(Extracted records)

********************

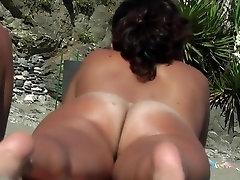Nude Beach - Big Arse & Boobs Spreads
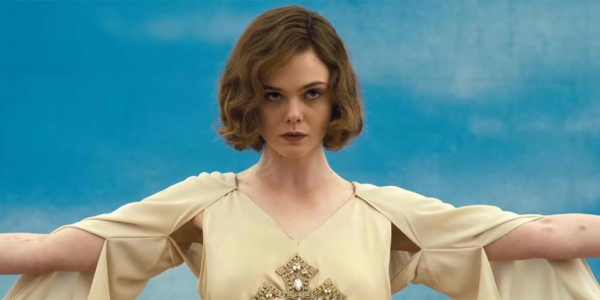 The novel's best rendered subplot definitely was  Loretta Figgis , played by the talented  Elle Fanning .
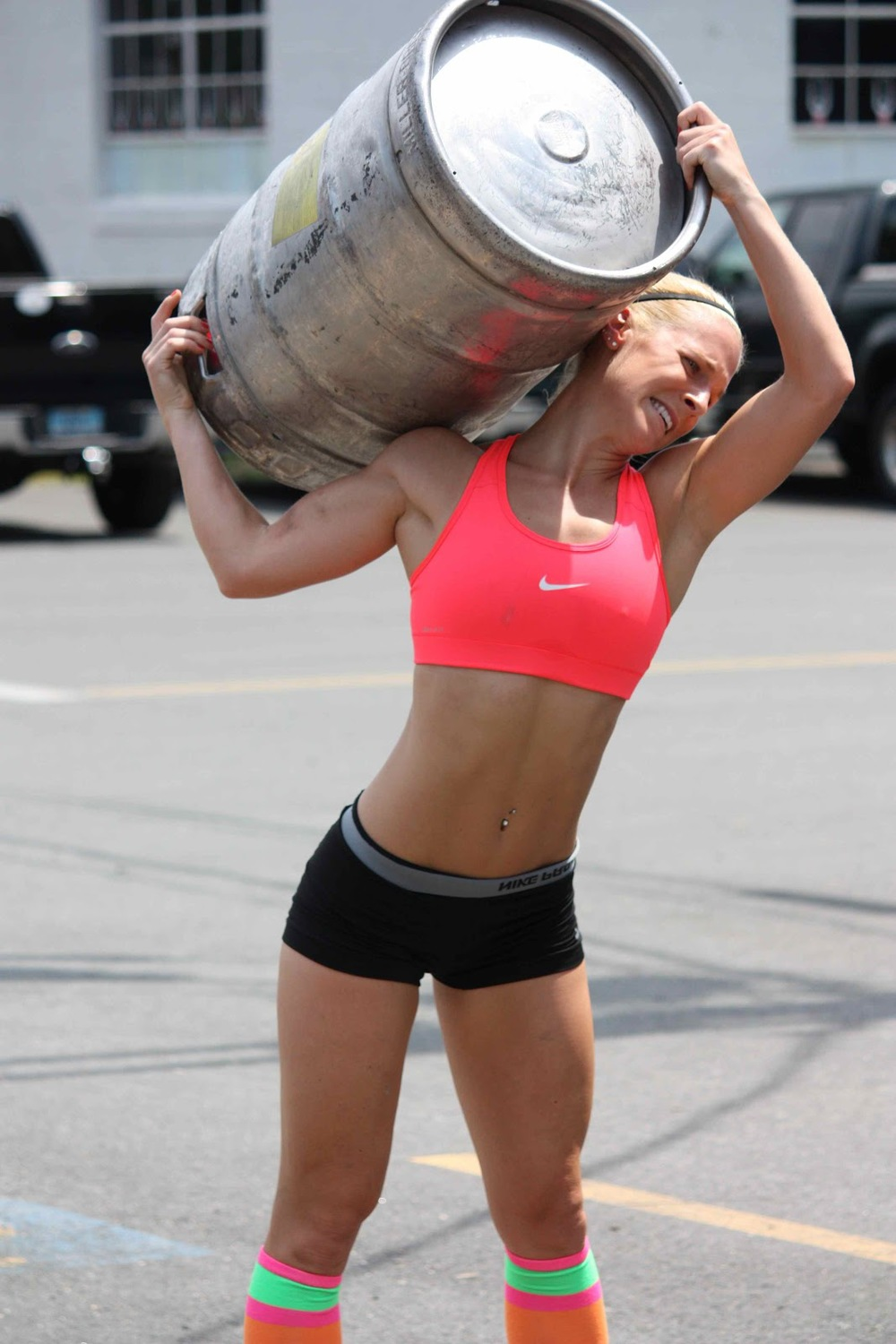 crossfit-girl-beer.jpg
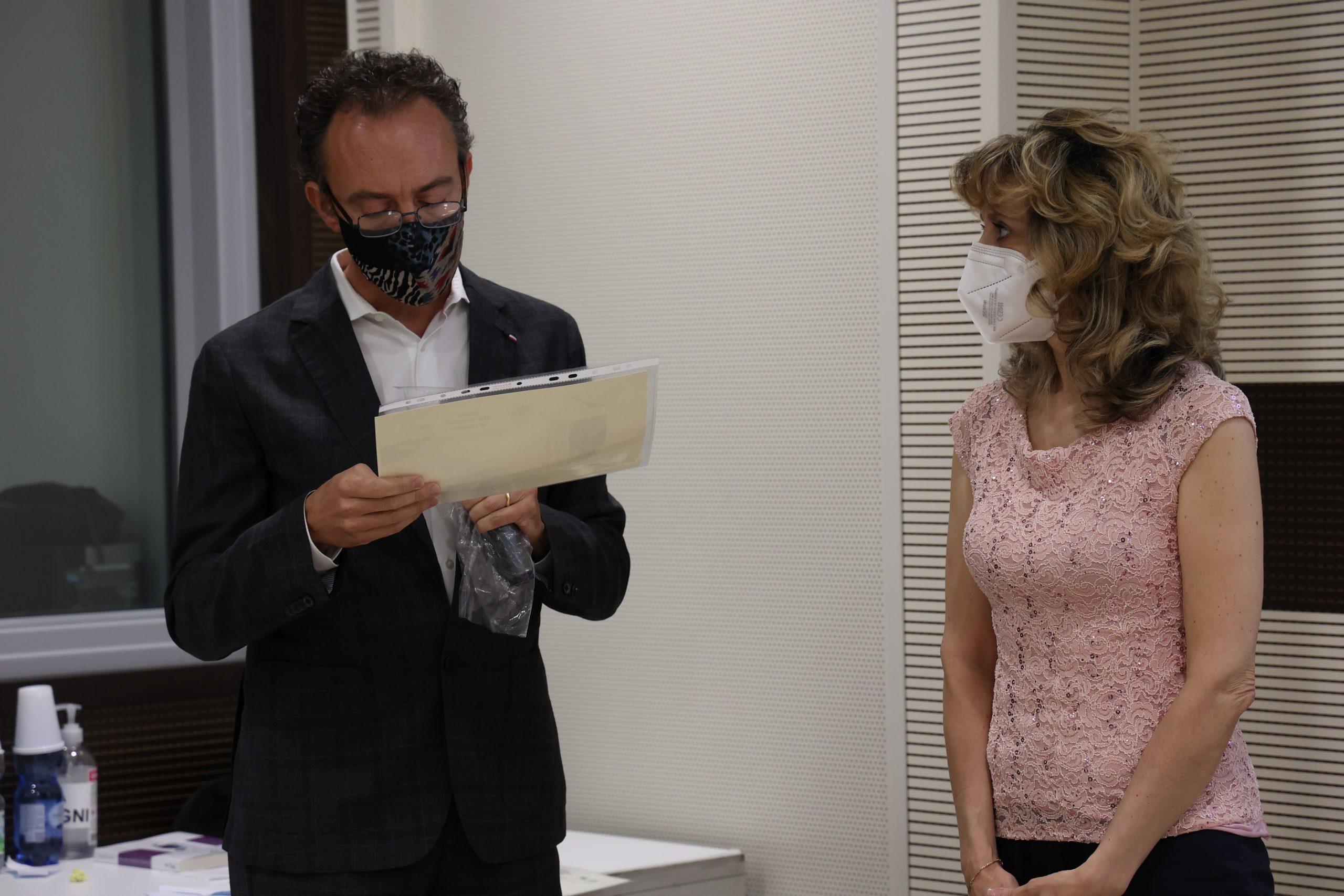 Loredana Corsello alla premiazione dell'edizione 2021 del concorso letterario Gim, fra sogno e realtà del Fondo Edo Tempia di Biella.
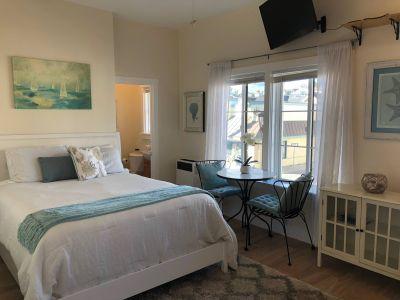 $2000 studio in Santa Cruz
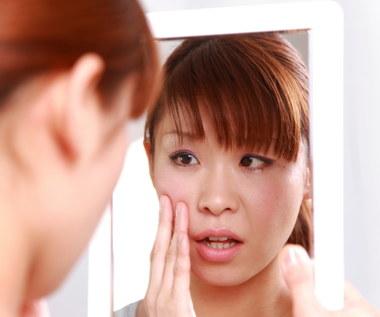 Nieestetyczne zmiany skórne - jak się ich pozbyć?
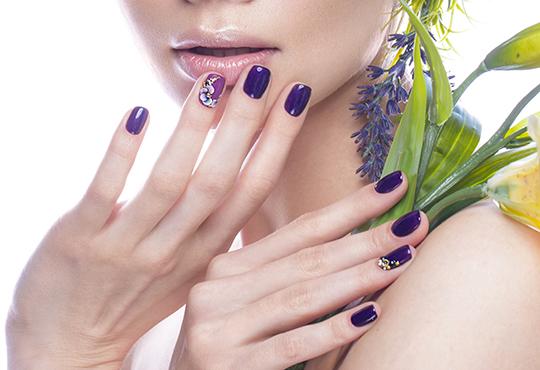 Красиви цветове и дълготрайност с маникюр с гел лак на Bluesky и Veanail с до 4 декорации от V and A Glamour! - Снимка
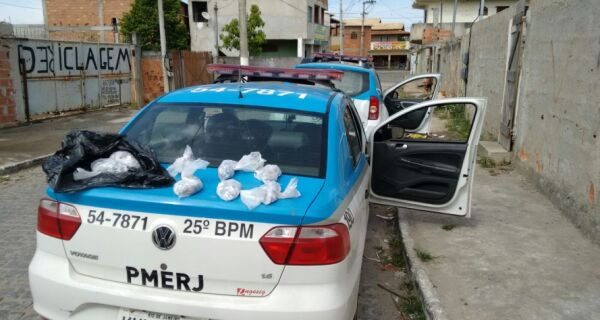 Policia destrói barricadas do tráfico e apreende grande carga de drogas na Rainha da Sucata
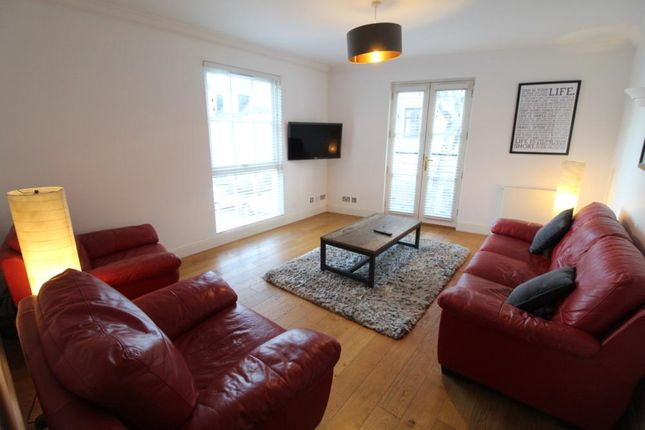 Lounge − Thomson Street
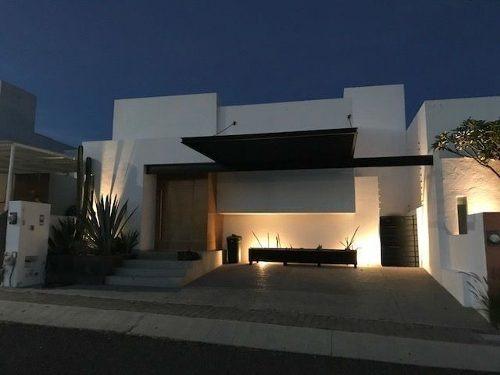 preciosa residencia en el refugio, jardín, 3 recámaras, estudio, bar, premium!!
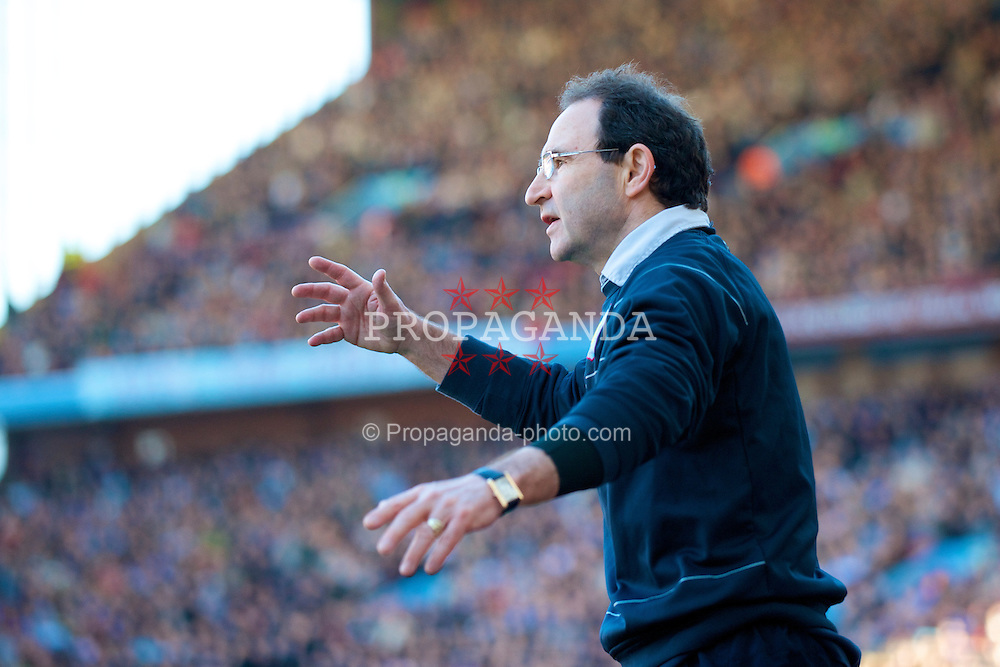 BIRMINGHAM, ENGLAND - Saturday, February 21, 2009: Aston Villa's manager Martin O'Neill during the Premiership match against Chelsea at Villa Park. (Photo by David Rawcliffe/Propaganda)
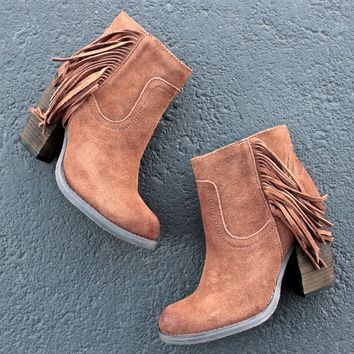 sbicca marimba suede ankle boots with fringe - in tan
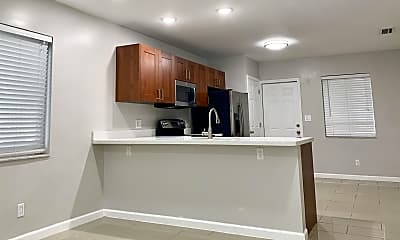 Kitchen, 1466 Holly Heights Dr, 1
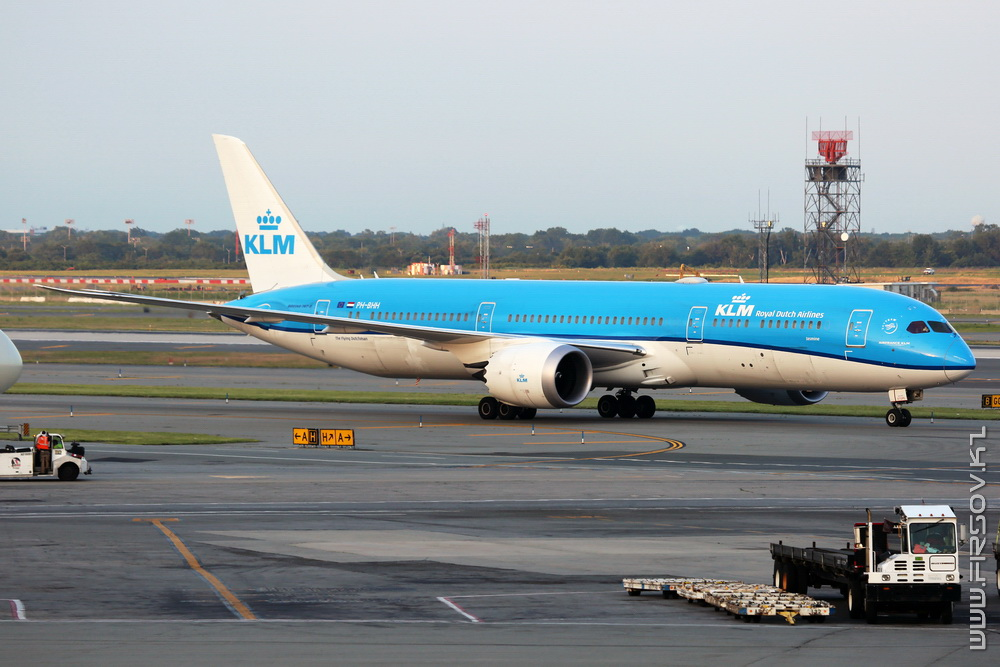 B-787_PH-BHH_KLM_1_JFK_resize (2).jpg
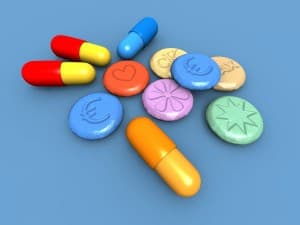 characteristics of ecstasy and raves What is mdma (molly) or ecstasy the drug represents a hybrid between stimulant and hallucinogenic characteristics users often consume these drugs at raves.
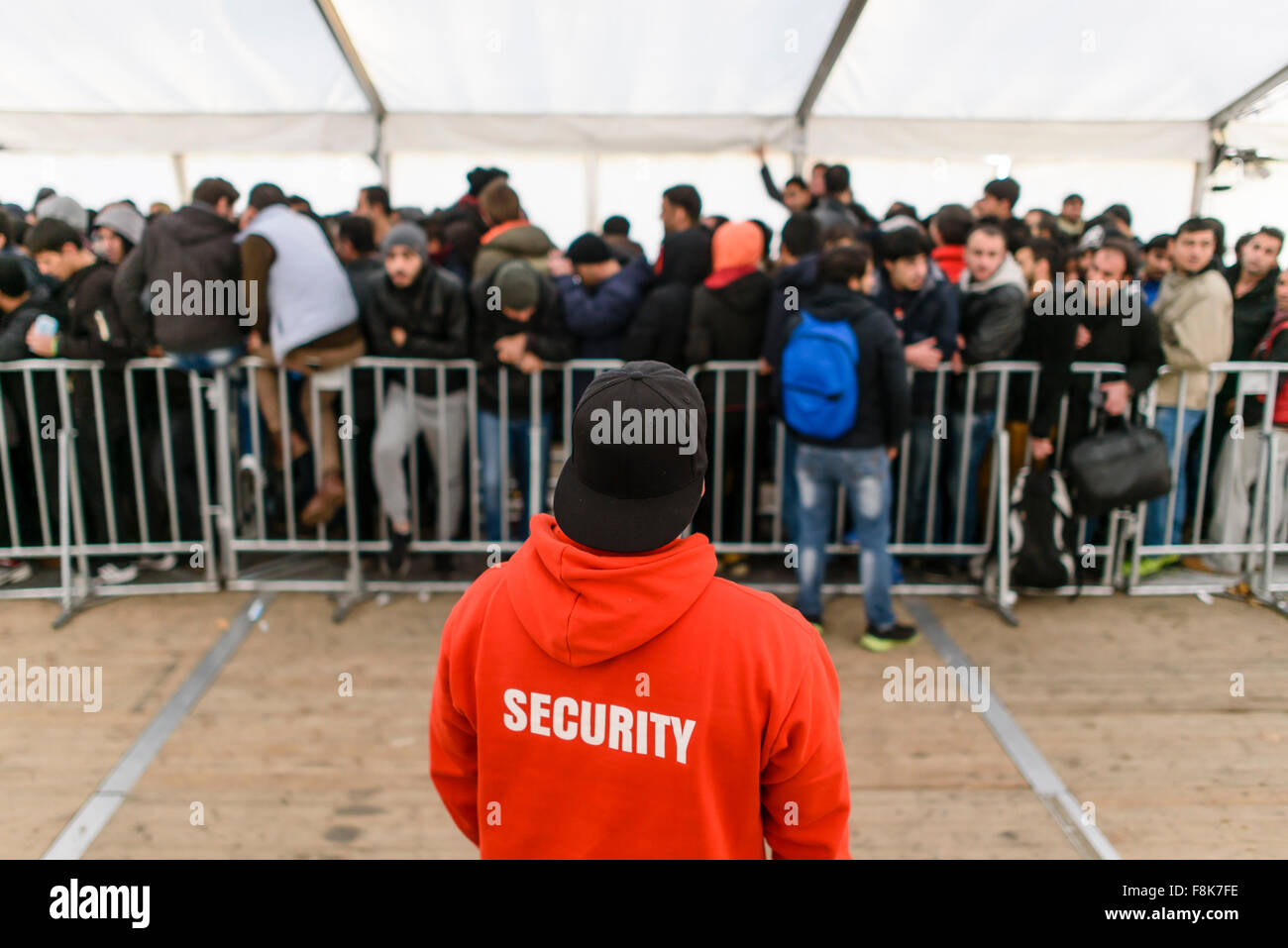 berlin-germany-10th-dec-2015-security-st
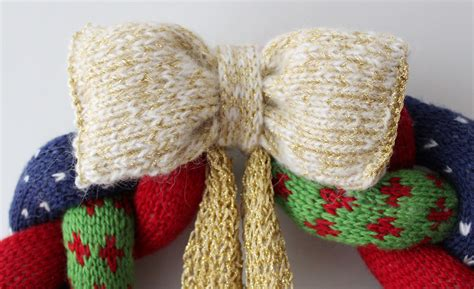 knitted christmas wreath knit crochet christmas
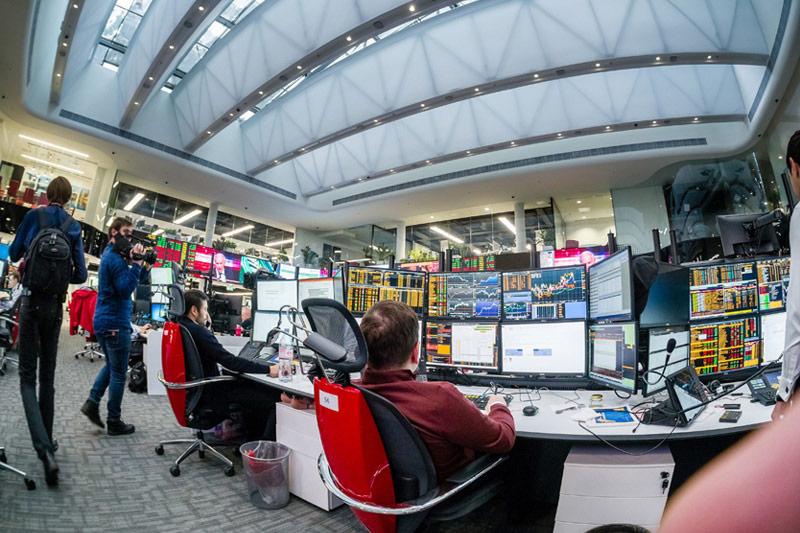 Рынок акций  РФ закрылся ростом, Индекс МосБиржи прибавил 0,92%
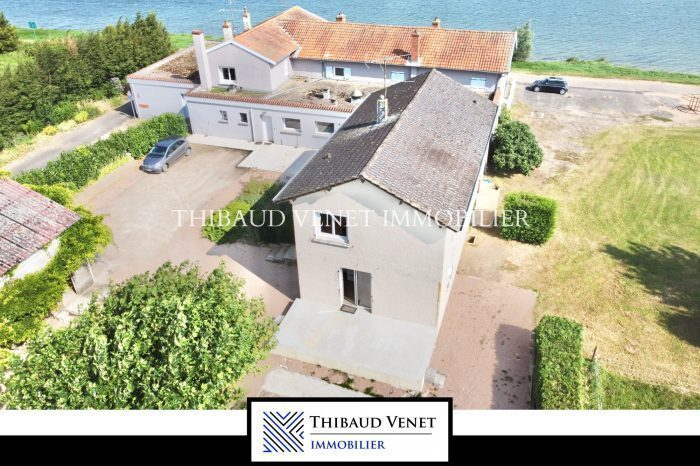 Maison, 700 m² Pour …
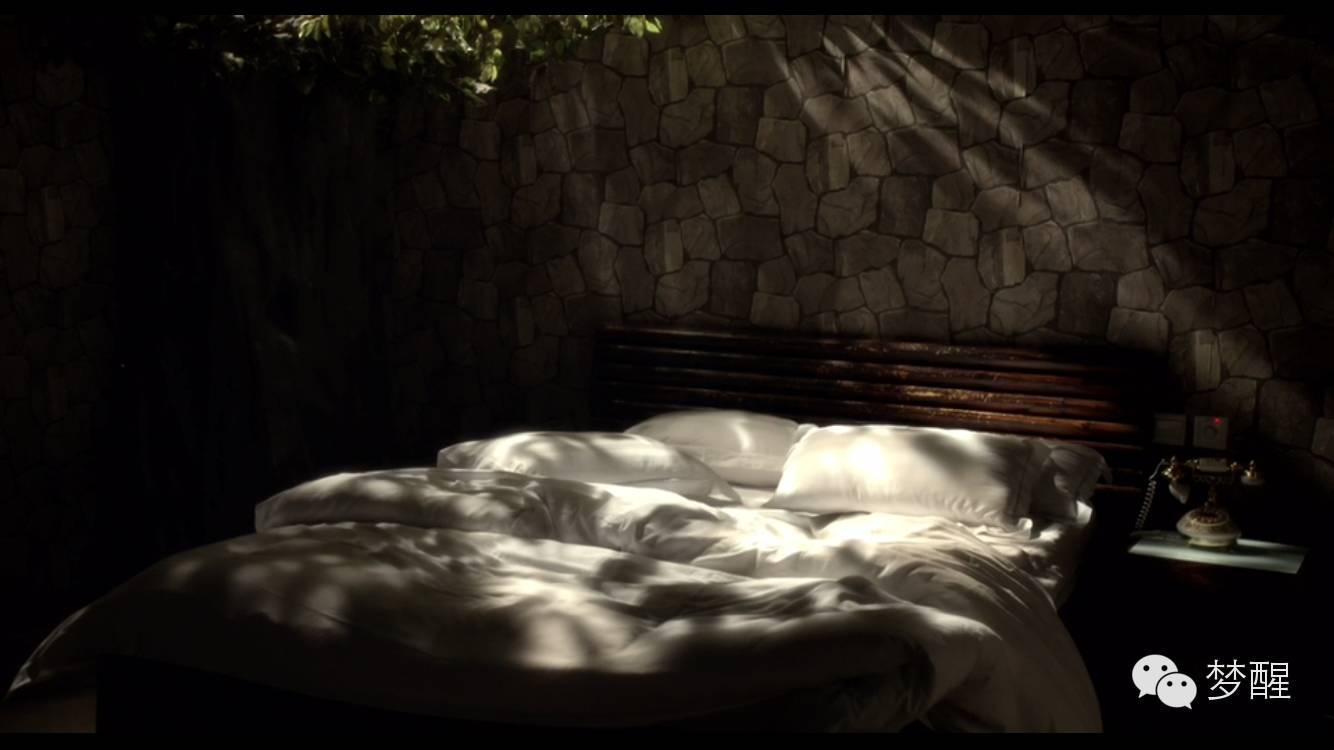 午夜剧场十八禁片_看得见风景的房间--看了又一部禁片深深致郁了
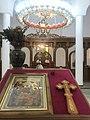 Crkva Svete Trojice u selu Lovci, enterijer (02).jpg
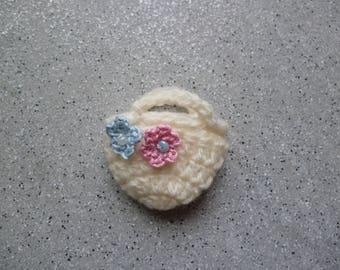 Miniature crochet bag in wool ecru adorned with two flowers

********************

Please print exactly the lines from the one holding "The novel's best" through the final line of the data above, including both, and skip all pictures.

TASK RESPONSE:
 The novel's best rendered subplot definitely was  Loretta Figgis , played by the talented  Elle Fanning .
 crossfit-girl-beer.jpg
 Loredana Corsello alla premiazione dell'edizione 2021 del concorso letterario Gim, fra sogno e realtà del Fondo Edo Tempia di Biella.
 $2000 studio in Santa Cruz
 Nieestetyczne zmiany skórne - jak się ich pozbyć?
 Красиви цветове и дълготрайност с маникюр с гел лак на Bluesky и Veanail с до 4 декорации от V and A Glamour! - Снимка
 Policia destrói barricadas do tráfico e apreende grande carga de drogas na Rainha da Sucata
 Lounge − Thomson Street
 preciosa residencia en el refugio, jardín, 3 recámaras, estudio, bar, premium!!
 BIRMINGHAM, ENGLAND - Saturday, February 21, 2009: Aston Villa's manager Martin O'Neill during the Premiership match against Chelsea at Villa Park. (Photo by David Rawcliffe/Propaganda)
 sbicca marimba suede ankle boots with fringe - in tan
 Kitchen, 1466 Holly Heights Dr, 1
 B-787_PH-BHH_KLM_1_JFK_resize (2).jpg
 characteristics of ecstasy and raves What is mdma (molly) or ecstasy the drug represents a hybrid between stimulant and hallucinogenic characteristics users often consume these drugs at raves.
 berlin-germany-10th-dec-2015-security-st
 knitted christmas wreath knit crochet christmas
 Рынок акций  РФ закрылся ростом, Индекс МосБиржи прибавил 0,92%
 Maison, 700 m² Pour …
 午夜剧场十八禁片_看得见风景的房间--看了又一部禁片深深致郁了
 Crkva Svete Trojice u selu Lovci, enterijer (02).jpg
 Miniature crochet bag in wool ecru adorned with two flowers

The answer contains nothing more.